One of the distinguishing characteristics of skeptics.SE is that we expect answers to be referenced preferably to peer reviews scientific publications. But do we also need to differentiate among good science and sloppy science? To express this point another way, can we trust all peer reviewed science equally well?
As an example that points to the nature of the problem, I recently posted a (now closed) question based on some quotes from James Lovelock where he alleged that as much as 80% of the published work on CFC science (and possibly also climate science) was sloppy or fraudulent: https://skeptics.stackexchange.com/questions/14602/does-the-quality-of-published-scientific-research-decline-when-there-is-a-consen. There are issues with the way I posed the question (not least because I attached a reason to Lovelock's claimed effect) but it is clear that Lovelock thinks the majority of the publications in some areas are rubbish.
Lovelock isn't the only person to raise the issue. Attempts to replicate much of the medical literature often result in low success rates and the whole literature reporting clinical trials of pharmaceuticals is systematically biased by selective publication (see Ben Goldacre's book Bad Pharma).
I'm going to attempt to redo the question on the main site, but the point of raising the issue here is that it seems to me to pose a very significant problem for skeptics.SE. If a large proportion of the literature is sloppy, fraudulent or wrong, how does the community differentiate among well-referenced answers quoting dodgy science and well-referenced answers quoting good science?
I don't have any good suggestions other than to somehow improve the weight of answers using meta-analyses. I'd be interested to see whether others think the problem is serious and whether there are other ways this community could deal with it.
Update
I came across this article from The New York Times and though it worth including as it gives a remarkably clear insight into why some published types of scientific study produce less reliable results than others (and why poor reporting of the differences results in many misleading newspaper and media stories). In fact it would almost be worth including is on skeptics.SE as standard advice for how to report scientific results. The article argues (my emphasis):
R.C.T.s [randomised controlled trials] are often very difficult to set up properly and can take many years to carry out. As a result, most research we read about involves just correlational studies. John Ioannidis, in a series of highly regarded analyses, has shown that, in published medical research, 80 percent of non-randomized studies (by far the most common) are later found to be wrong. Even 25 percent of randomized studies and 15 percent of large randomized studies — the best of the best — turn out to be inadequate...

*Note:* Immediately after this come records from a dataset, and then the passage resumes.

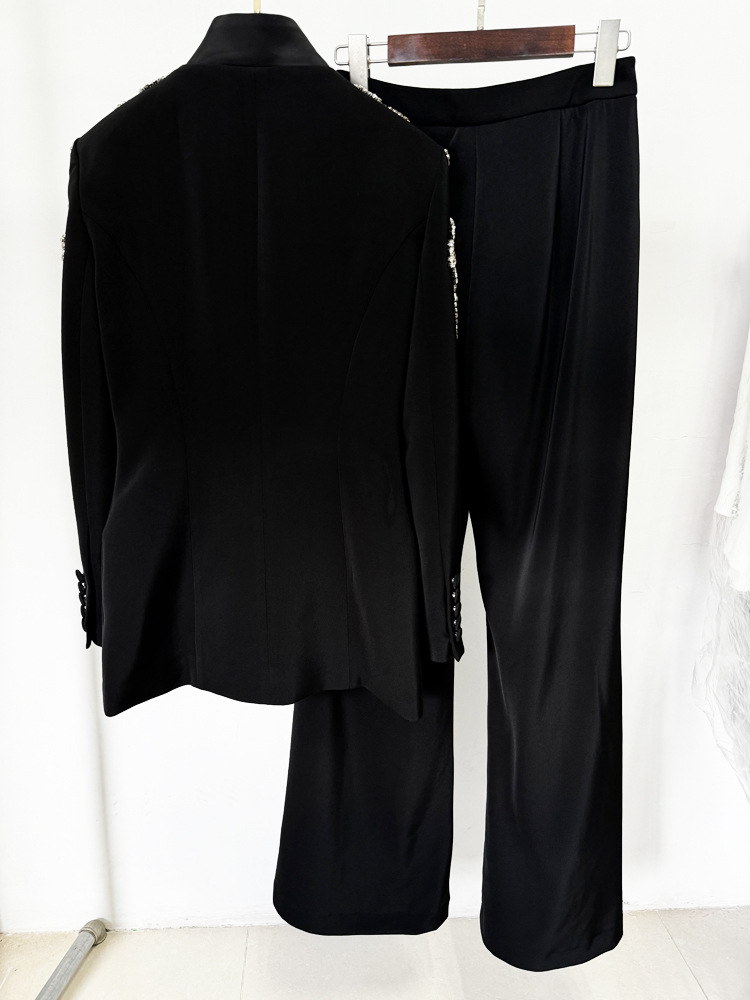 Conjunto de 2 Piezas de Alta C - Women'S Formal Wear Suits reseña y precio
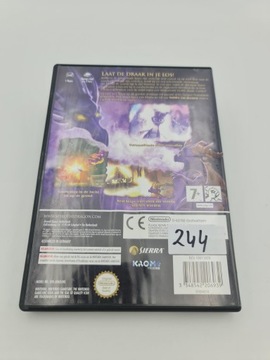 NINTENDO GAMECUBE THE LEGEND OF SPYRO НОВОЕ НАЧАЛО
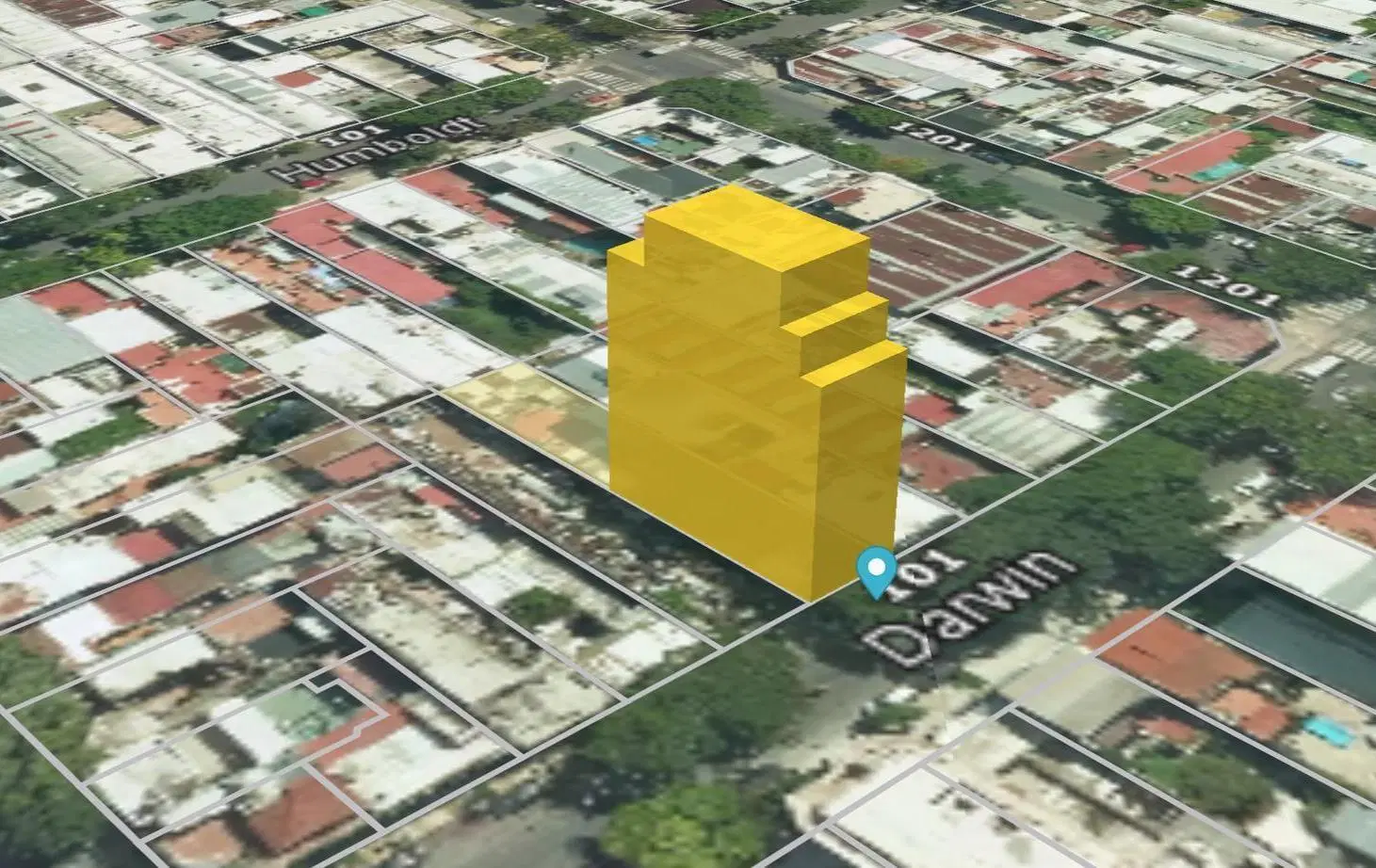 Lote en Darwin 150, 1150 Vendibles 2
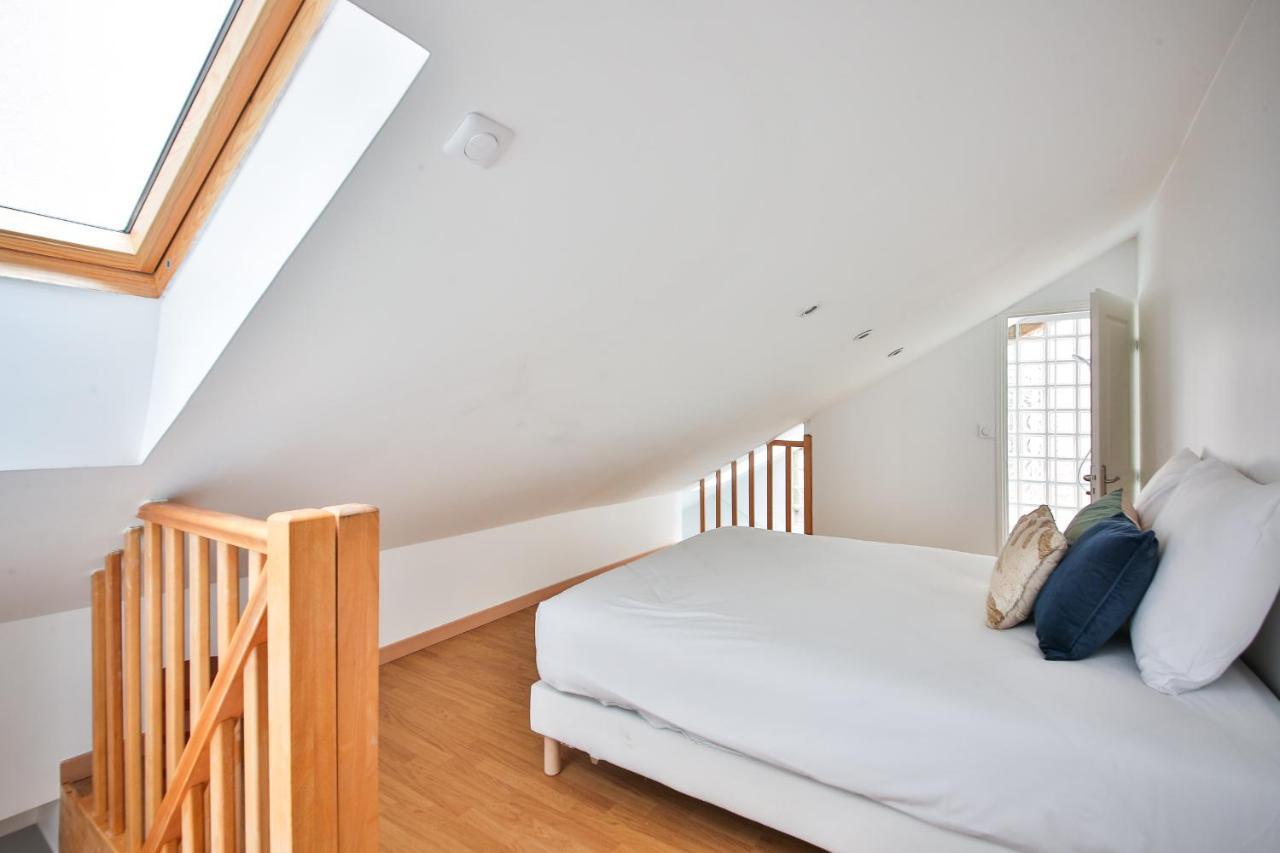 01#duplex 4pers#sevres-lecourbe#necker Paris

Media tend to present almost any scientific result they report as valuable for guiding our lives... Too many news reports present experimental results as providing good advice on which we can reliably act. In most cases those results would be better viewed as mistakes pointing to a next step that will be a bit less mistaken.

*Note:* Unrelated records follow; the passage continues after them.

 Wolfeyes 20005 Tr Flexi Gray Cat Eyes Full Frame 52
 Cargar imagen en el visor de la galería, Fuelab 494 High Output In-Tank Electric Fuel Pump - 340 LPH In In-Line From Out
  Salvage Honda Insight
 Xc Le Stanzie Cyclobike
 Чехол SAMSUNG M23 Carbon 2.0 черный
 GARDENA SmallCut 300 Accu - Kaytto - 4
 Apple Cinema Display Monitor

Science reporting would be much improved if we had a labeling system that made clear a given study’s place in the scientific process. Is it merely a preliminary result (a small-scale heuristic study meant to suggest a hypothesis that will itself require many stages of further testing before we have a reliable conclusion)? Is it a larger-scale observational study (showing a correlation but by no means establishing a causal connection)? Is it a large-sample randomized controlled test (establishing a causal connection, given specific conditions)? Or, finally, is it a well-established scientific law that we know how to apply in a wide range of conditions?
Paying attention to this (crude) classification would greatly improve many answers here.